July 11, 2006

PostgreSQL | 5th Anniversary

Just back from Japan, where I've been busy on various private projects (using PostgreSQL wherever a database is required, of course), and haven't had much time to pursue the mailing lists, so hadn't really noticed that the 10th anniversary celebrations were underway. Congratulations all round!

Side note: Japan is a remarkably PostgreSQL-friendly country; an unscientific survey of various major bookstores in Tokyo showed that, for the open source databases, PostgreSQL books were in the majority. I'd say compared to a certain dolphin-orientated RDBMS there's about a 5:3 ratio in favour of PostgreSQL.

No, the title isn't a mistake: it occurred to me that it's almost exactly 5 years since I first used PostgreSQL. That was back in the waning days of the dot-com boom, when I was entrusted with the development of a CRM system for my former employer, Germany's first e-learning platform. The challenge was to unite an Oracle-based system with a MySQL-based system, and at least-possible cost (because the magic money pots were slowly drying up). Oh yes, the new system also had to take care of a fairly complex user authentication and session handling system for the new website.

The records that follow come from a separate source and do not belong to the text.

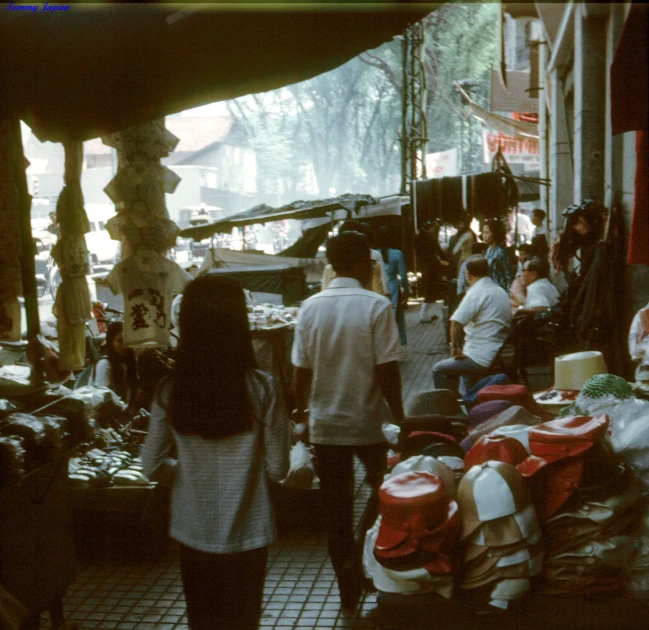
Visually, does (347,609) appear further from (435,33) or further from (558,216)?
(435,33)

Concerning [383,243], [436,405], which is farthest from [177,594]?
[383,243]

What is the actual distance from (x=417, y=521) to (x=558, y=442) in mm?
801

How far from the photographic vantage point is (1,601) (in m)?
3.49

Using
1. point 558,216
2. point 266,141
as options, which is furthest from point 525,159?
point 266,141

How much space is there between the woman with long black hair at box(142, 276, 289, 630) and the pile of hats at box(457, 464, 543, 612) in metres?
1.03

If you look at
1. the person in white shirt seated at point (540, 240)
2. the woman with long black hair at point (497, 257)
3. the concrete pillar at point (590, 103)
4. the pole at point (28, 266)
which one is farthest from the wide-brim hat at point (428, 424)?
the person in white shirt seated at point (540, 240)

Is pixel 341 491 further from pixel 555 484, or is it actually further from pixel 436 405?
pixel 436 405

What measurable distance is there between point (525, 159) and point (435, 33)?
56.9ft

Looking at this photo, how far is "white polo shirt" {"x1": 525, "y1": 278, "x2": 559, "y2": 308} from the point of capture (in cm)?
943

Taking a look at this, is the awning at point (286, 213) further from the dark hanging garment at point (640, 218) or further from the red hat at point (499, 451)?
the dark hanging garment at point (640, 218)

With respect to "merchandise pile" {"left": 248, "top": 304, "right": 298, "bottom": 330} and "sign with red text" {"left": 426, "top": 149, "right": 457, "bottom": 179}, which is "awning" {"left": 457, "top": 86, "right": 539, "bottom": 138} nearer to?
"sign with red text" {"left": 426, "top": 149, "right": 457, "bottom": 179}

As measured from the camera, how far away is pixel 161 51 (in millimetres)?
3926

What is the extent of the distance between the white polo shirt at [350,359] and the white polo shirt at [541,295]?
5.34 m

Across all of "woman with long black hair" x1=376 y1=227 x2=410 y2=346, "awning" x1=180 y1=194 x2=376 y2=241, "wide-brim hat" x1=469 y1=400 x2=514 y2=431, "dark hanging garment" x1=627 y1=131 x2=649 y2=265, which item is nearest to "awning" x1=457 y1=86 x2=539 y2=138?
"awning" x1=180 y1=194 x2=376 y2=241
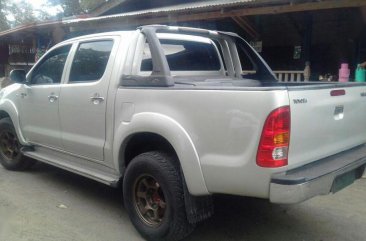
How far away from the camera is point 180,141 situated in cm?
321

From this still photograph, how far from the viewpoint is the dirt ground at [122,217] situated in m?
3.73

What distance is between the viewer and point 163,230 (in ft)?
11.1

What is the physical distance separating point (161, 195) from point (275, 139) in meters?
1.21

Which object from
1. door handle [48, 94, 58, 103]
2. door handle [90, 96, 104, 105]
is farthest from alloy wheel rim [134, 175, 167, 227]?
door handle [48, 94, 58, 103]

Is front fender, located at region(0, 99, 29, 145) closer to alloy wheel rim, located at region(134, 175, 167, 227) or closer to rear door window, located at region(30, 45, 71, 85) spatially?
rear door window, located at region(30, 45, 71, 85)

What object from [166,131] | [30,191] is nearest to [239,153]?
[166,131]

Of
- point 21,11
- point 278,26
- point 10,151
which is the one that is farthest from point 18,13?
point 10,151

Fortunately I had cut my SQL teeth on Oracle (version 7), and while this wasn't an option, neither was MySQL, which at the time completely lacked basic things such as foreign keys and transaction support (I think this was the period when MySQL was feuding with its transactional engine supplier about domain names). As a DB backend for an application which was to handle financial transactions, this was a total no-go (and this was long before I'd got my teeth into the infamous gotchas list). I had vaguely heard of PostgreSQL though, and decided to try it out, and while it had a few niggles (altering table definitions was a pain), I liked it.

The only real problem was speed. PostgreSQL as it then was, was noticeably slower than MySQL - at least if it was used like MySQL. I was able to demonstrate that, for example, while a for-loop in the application used to update a couple of dozen records with the current date took about three times as long in PostgreSQL, the same operation was at least as quick in PostgreSQL when using a subselect instead - and had the advantage that it was an atomic operation which could be embedded in a real transaction. Pointy-haired blessings all round.

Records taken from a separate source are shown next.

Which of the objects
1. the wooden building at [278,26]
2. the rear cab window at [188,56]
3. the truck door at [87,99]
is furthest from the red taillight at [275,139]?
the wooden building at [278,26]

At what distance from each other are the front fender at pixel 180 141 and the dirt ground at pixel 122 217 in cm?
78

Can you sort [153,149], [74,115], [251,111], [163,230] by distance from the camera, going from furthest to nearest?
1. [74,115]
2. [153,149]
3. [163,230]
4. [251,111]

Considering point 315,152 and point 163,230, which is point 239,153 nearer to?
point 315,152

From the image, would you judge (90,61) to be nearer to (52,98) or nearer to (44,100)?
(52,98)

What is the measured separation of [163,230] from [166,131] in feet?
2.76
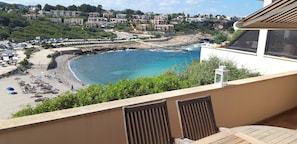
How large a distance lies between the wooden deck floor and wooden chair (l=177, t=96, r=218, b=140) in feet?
7.05

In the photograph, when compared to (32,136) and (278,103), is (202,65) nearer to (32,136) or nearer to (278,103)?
(278,103)

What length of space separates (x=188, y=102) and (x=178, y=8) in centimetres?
6838

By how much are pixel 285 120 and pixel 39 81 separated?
27.5 metres

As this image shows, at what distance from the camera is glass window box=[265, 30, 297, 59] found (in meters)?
6.22

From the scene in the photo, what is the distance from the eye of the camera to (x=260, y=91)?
3.57m

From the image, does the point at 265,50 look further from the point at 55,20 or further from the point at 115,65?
the point at 55,20

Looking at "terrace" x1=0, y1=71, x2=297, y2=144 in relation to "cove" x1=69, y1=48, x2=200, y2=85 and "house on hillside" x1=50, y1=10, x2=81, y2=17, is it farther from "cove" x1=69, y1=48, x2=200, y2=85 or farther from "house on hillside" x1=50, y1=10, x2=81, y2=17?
"house on hillside" x1=50, y1=10, x2=81, y2=17

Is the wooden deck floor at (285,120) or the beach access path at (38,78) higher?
the wooden deck floor at (285,120)

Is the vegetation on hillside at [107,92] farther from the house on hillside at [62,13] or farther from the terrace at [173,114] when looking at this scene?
the house on hillside at [62,13]

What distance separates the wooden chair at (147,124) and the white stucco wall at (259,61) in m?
5.56

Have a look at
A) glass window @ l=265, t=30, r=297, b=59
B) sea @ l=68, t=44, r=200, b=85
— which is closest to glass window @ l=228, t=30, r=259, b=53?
glass window @ l=265, t=30, r=297, b=59

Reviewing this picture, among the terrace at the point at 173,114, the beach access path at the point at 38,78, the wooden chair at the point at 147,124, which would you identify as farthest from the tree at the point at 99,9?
the wooden chair at the point at 147,124

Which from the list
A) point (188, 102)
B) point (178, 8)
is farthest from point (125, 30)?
point (188, 102)

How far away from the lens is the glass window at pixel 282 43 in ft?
20.4
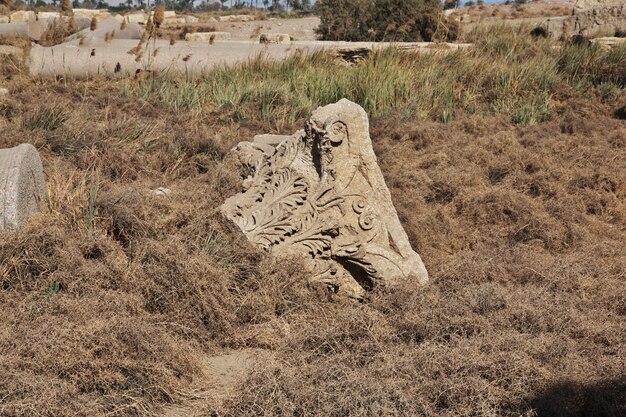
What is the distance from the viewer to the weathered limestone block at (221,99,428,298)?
4.93 metres

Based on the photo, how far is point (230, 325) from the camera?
441 cm

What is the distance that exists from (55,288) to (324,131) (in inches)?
83.9

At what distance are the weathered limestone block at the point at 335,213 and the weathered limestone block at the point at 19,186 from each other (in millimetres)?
1345

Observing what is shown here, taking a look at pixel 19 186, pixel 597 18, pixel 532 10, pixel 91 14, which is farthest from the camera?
pixel 532 10

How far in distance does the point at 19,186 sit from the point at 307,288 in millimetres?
2088

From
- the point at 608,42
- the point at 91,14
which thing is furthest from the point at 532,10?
the point at 608,42

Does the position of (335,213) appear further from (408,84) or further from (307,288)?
(408,84)

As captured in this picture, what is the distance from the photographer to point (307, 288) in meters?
4.83

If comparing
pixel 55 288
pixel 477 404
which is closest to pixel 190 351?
pixel 55 288

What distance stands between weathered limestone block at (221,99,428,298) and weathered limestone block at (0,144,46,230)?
4.41 feet

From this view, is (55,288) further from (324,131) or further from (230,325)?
(324,131)

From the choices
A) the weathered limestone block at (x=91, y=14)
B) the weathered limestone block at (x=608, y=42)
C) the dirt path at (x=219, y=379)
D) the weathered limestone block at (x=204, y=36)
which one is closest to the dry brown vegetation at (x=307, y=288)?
the dirt path at (x=219, y=379)

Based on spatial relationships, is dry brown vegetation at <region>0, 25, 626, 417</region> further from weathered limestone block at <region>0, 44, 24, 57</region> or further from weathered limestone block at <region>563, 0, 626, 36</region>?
weathered limestone block at <region>563, 0, 626, 36</region>

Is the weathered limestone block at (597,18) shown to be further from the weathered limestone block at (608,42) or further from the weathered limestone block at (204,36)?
the weathered limestone block at (204,36)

Nevertheless we had absolutely no experience with PostgreSQL as a website backend for session management, and due to time constrictions didn't have any leeway to experiment. The "conventional" solution would have been a hasty rewrite of the entire system for MySQL ("it's only the database, SQL is pretty much the same isn't it?" etc). As I like sleeping at night though, this wasn't an option. A late evening at work produced a remarkably simple solution - a DIY replication system, using triggers on the critical tables to note changes in a replication table, and a simple Perl script running as a cron job to push the changes to a MySQL "slave". It sounds like a bit of a hack, and had the slight disadvantage that the (non-mission-critical) user session data was only available via the MySQL database; but it worked without hitch (excepting the odd network problem and occasional mysterious crashes on the "slave") for several years longer than intended (as is the way with stopgap solutions), by which time PostgreSQL had more than caught up with MySQL speedwise.

Since then I've used PostgreSQL in a variety of situations, and particularly in high-performance web-environments, and for the most part it has been a pleasure to work with. In fact I'd say that it is one of two major applications which have given me the least grief and have been the most pleasure to work with (the other application is Apache). I'd also say it has one of the most helpful support communities and I'd like to say a big thankyou to everyone involved - here's to the next 10 years!

Posted at 7:46 PM